Research Report
How digital twins enable autonomous operations
4-minute read
Research Report
4-minute read
It’s been nearly a decade since Industry 4.0 was first discussed and most manufacturers now understand its potential to transform how we work. Most manufacturers across the world have launched pilots to validate the value of harnessing data and advanced analytics, applying autonomous solutions like predictive maintenance to optimize their operations.
However, as manufacturers strive to adopt autonomous operations faster, they face two common challenges: the highest value use cases typically require manufacturers to introduce autonomous solutions to more than one asset, line or function; and autonomous solutions leverage vast amounts of data, which is typically beyond the reach of existing manufacturing operations management (MOM) architectures.

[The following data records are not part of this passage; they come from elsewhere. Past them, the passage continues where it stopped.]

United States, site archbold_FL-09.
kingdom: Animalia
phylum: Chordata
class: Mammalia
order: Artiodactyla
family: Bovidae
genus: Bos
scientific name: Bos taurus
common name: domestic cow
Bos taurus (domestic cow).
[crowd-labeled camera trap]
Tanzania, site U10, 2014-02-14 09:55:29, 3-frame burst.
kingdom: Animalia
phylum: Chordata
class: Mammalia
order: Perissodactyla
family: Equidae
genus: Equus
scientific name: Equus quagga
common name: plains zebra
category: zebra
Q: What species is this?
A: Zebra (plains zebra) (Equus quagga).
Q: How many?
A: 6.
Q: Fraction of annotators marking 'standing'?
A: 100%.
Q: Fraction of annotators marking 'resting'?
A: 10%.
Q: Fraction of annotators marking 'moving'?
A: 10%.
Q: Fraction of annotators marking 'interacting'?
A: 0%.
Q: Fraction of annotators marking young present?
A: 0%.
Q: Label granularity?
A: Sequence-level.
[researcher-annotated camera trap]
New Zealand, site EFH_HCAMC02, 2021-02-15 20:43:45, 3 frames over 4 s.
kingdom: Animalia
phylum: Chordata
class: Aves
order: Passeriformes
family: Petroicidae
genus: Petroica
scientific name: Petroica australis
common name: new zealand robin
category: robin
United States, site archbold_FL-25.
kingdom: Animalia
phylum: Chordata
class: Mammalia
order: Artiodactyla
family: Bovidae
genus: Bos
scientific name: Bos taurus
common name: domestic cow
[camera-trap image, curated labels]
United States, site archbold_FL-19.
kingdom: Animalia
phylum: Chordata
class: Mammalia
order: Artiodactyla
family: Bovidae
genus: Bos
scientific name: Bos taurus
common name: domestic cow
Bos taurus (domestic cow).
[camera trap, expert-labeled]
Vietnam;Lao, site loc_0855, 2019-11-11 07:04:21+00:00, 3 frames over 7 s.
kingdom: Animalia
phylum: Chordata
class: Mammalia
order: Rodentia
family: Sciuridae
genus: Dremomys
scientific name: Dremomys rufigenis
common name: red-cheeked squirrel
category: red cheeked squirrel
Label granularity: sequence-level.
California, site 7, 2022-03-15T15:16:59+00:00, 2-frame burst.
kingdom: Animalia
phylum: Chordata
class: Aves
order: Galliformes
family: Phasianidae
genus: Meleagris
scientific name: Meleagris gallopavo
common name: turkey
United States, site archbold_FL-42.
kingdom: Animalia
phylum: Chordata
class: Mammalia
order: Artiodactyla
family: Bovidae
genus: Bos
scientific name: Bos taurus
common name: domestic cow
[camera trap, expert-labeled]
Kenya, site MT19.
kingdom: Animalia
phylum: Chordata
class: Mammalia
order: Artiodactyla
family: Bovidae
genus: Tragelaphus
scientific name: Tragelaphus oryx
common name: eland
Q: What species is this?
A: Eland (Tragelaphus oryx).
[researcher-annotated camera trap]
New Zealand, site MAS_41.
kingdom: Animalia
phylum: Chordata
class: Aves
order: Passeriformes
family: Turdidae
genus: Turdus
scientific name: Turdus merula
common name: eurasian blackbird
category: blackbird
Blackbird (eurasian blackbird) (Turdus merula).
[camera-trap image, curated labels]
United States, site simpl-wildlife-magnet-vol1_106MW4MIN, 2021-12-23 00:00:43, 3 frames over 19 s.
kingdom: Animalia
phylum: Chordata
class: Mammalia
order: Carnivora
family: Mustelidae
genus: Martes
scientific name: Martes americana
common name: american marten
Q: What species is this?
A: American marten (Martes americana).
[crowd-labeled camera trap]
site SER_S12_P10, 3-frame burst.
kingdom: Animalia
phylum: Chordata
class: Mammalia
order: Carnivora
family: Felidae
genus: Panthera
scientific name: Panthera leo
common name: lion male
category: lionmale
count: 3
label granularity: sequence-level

Some manufacturers are investing in data lakes as a method for storing all manufacturing data in a single repository. But this falls short of providing the structured information needed to optimize end-to-end operations. In response, more and more CIOs and manufacturing managers are exploring how digital twins can act as a one-stop-shop for autonomous solutions by gathering data from multiple sources, unifying it and contextualizing it.
Digital twins are software models that represent the attributes and operating behavior of physical assets and processes. They support better decision making by simulating how assets behave given certain inputs.
A digital twin’s ability to enable progressive learning and capture tacit knowledge provides a key, differentiating benefit: it stores and structures information in a way engineers and operators can understand.
Specifically, digital twins support the journey toward autonomous operations by:
Involving the workforce through alerts and visualization that enable better decision making.
Learning from the workforce via digitalized “tribal knowledge”.
Integrating the workforce using embedded insights that enrich contextualized data.
Supporting human and machine collaboration and a cognitive factory that identifies optimal actions.
Optimizing and evolving operations with self-learning, autonomous closed-loop systems.
One of the biggest advantages of using digital twins is that manufacturers can leverage this technology without having to replace their existing solutions — and drive faster time to value at a lower cost. A manufacturing organization’s underlying MOM architecture will still act as the foundation for its operations.
By implementing a digital twin in parallel with the existing MOM architecture, manufacturers can extract more value from years of technology investments and avoid the need to “rip and replace.” It allows manufacturers to capture data from all existing systems and contextualize it quickly and effectively. Benefits can be realized within three to six months, depending on use-case complexity.
Manufacturing execution systems (MES) continue to be an essential part of the manufacturing IT stack. In response to the growing demand for data, MES vendors are evolving their products into well-integrated platforms that include quality management systems, asset performance management and other features.
MES vendors are also leveraging cloud-based solutions to accelerate deployment and extend the value of these platforms. The vendors’ more flexible commercial models now enable manufacturers to pivot from large CAPEX investments to incremental OPEX expenditures that match the benefits provided by projects.
Cloud gives manufacturers the tools to address shop floor needs, such as the Internet of Things (IoT), low code/no code, analytics and machine learning. Some vendors are buying or developing their own tools, while others are partnering with public cloud providers and IoT players to offer clients seamless integration between products.
To support Industry 4.0 ambitions and the shift to autonomous operations, manufacturers must evolve their MOM architecture to take advantage of the flexibility and scalability of digital twins. Manufacturers who succeed over the next three to five years and achieve digital-twin-based MOM architectures that harness the power of cloud, will be ready for tomorrow’s challenges.